Supplied data:
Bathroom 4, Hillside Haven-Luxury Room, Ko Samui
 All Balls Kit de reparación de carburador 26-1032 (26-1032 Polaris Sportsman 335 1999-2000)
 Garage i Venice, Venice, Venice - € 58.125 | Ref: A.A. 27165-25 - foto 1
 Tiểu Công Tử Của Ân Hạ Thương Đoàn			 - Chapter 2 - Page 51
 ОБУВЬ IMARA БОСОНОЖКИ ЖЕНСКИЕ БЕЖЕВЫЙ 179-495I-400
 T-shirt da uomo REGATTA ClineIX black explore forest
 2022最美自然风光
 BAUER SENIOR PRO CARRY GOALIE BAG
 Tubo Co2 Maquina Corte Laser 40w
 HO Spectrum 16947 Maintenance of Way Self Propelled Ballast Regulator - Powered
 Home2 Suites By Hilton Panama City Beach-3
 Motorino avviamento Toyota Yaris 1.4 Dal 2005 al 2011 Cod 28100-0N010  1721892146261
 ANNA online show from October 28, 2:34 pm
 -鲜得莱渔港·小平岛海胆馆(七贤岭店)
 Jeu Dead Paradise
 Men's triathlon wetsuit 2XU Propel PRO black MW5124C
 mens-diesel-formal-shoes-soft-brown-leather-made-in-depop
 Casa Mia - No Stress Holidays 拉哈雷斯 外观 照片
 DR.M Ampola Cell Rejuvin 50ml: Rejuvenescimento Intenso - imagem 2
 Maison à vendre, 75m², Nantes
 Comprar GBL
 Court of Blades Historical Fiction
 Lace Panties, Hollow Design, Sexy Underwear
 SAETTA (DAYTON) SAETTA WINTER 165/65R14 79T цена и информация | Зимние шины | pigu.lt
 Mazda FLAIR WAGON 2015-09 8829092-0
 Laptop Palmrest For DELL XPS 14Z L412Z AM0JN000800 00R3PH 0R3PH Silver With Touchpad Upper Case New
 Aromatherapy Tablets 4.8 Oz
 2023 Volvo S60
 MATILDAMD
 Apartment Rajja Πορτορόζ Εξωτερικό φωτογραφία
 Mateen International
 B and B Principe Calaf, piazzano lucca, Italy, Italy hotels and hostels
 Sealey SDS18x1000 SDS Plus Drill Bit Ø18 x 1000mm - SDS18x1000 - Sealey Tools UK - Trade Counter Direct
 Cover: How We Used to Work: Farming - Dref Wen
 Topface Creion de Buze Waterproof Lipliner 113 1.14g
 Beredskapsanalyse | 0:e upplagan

Your task:
Taking the records above, retype every line from the one with "Motorino avviamento Toyota" down to the one with "Mazda FLAIR WAGON 2015-09 8829092-0", exactly and with nothing else.

Exercise answer:
 Motorino avviamento Toyota Yaris 1.4 Dal 2005 al 2011 Cod 28100-0N010  1721892146261
 ANNA online show from October 28, 2:34 pm
 -鲜得莱渔港·小平岛海胆馆(七贤岭店)
 Jeu Dead Paradise
 Men's triathlon wetsuit 2XU Propel PRO black MW5124C
 mens-diesel-formal-shoes-soft-brown-leather-made-in-depop
 Casa Mia - No Stress Holidays 拉哈雷斯 外观 照片
 DR.M Ampola Cell Rejuvin 50ml: Rejuvenescimento Intenso - imagem 2
 Maison à vendre, 75m², Nantes
 Comprar GBL
 Court of Blades Historical Fiction
 Lace Panties, Hollow Design, Sexy Underwear
 SAETTA (DAYTON) SAETTA WINTER 165/65R14 79T цена и информация | Зимние шины | pigu.lt
 Mazda FLAIR WAGON 2015-09 8829092-0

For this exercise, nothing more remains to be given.